Lucrezia giovane
Autres titres: Die Sünden der Lucrezia Borgia / Die heissen Nächte der Lucrezia Borgia
Real: Luciano Ercoli
Année: 1974
Origine: Italie
Genre: Drame
Durée: 83mn
Acteurs: Simonetta Stefanelli, Massimo Foschi, Ettore Manni, Paolo Malco, Aldo Reggiani, Piero Lulli, Fred Robsahm, Anna Orso, Elizabeth Turner, Raffaele Curi, Doro Corà, Edoardo Florio, Guglielmo Spoletini, Giovanni Petrucci, Annamaria Tornello, Vittorio Fanfoni, Rose Marie Keller, Alessandro Perrella...
Résumé: Les Borgia sont la famille la plus puissante d'Italie en cette fin de 15ème siècle. Le patriarche Rodrigo, plus connu sous le nom d'Alessandro VI, le pape, a eu trois enfants: Lucrezia, Cesare et Giovanni. Afin d'accroître sa suprématie, le pape met tout en oeuvre pour annuler le mariage de Lucrezia avec le jeune duc de Pesaro afin de rallier à eux la famille Aragon. Afin de marier Lucrezia à Alfredo, Prince d'Aragon, les Borgia démontrent que le duc est impuissant. C'est dans compter la perversité de Lucrezia, véritable putain débauchée, qui entretient une relation incestueuse avec son père mais également ses deux frères. Le machiavélique et cruel Cesare est fou amoureux de sa soeur. Il ne la veut que pour lui. Il fait ainsi assassiner son propre frère, tue un de ses hommes de main qui mit Lucrezia enceinte mais également son époux le Prince d'Aragon. Renié par le par son père, déshérité, la folie incestueuse de Cesare ne connait aucune limite...

[Données brutes]
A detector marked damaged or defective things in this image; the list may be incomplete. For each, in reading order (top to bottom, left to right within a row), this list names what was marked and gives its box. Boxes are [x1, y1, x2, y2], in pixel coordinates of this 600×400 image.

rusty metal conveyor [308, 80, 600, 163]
==
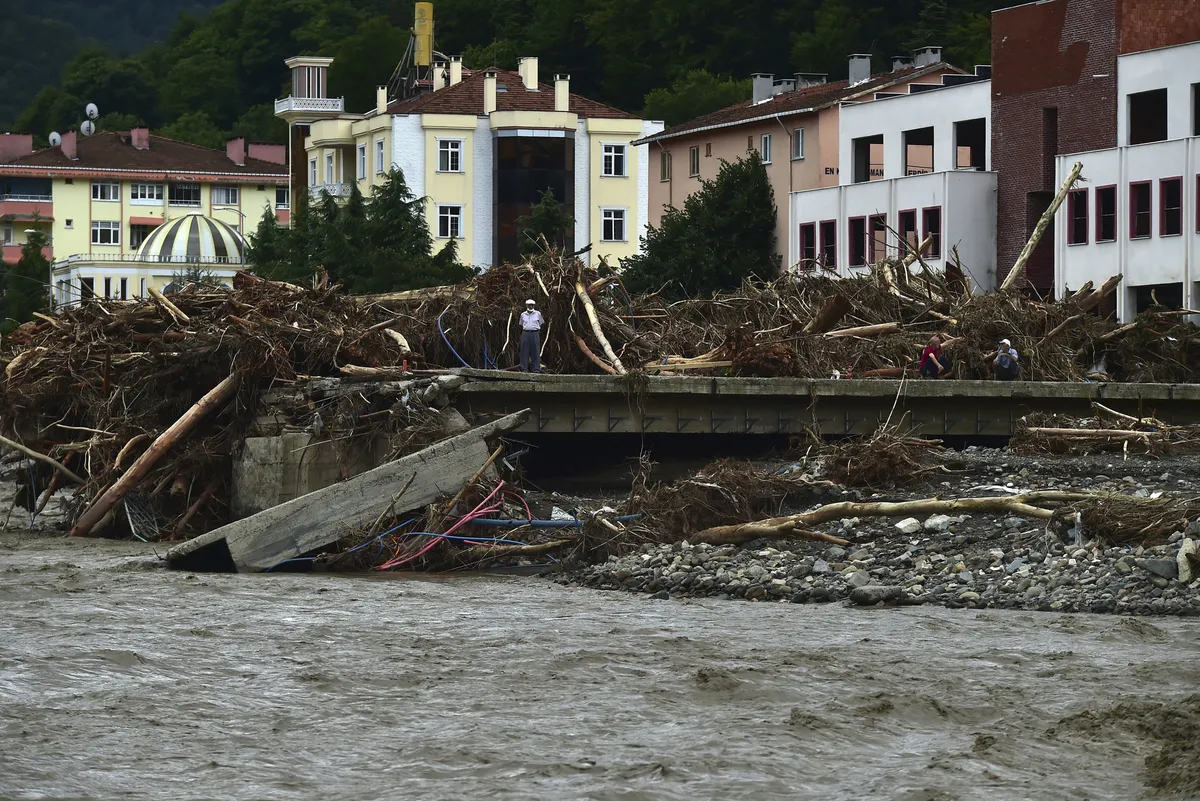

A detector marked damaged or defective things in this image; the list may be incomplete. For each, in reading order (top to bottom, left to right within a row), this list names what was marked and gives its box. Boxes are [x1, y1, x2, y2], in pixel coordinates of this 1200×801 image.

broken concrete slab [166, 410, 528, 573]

[Consigne] Réécrivez la fiche du film de « Lucrezia giovane » à « Keller, Alessandro Perrella... », en remplaçant « Drame » par « Mélodrame ».

[Réponse attendue]
Lucrezia giovane
Autres titres: Die Sünden der Lucrezia Borgia / Die heissen Nächte der Lucrezia Borgia
Real: Luciano Ercoli
Année: 1974
Origine: Italie
Genre: Mélodrame
Durée: 83mn
Acteurs: Simonetta Stefanelli, Massimo Foschi, Ettore Manni, Paolo Malco, Aldo Reggiani, Piero Lulli, Fred Robsahm, Anna Orso, Elizabeth Turner, Raffaele Curi, Doro Corà, Edoardo Florio, Guglielmo Spoletini, Giovanni Petrucci, Annamaria Tornello, Vittorio Fanfoni, Rose Marie Keller, Alessandro Perrella...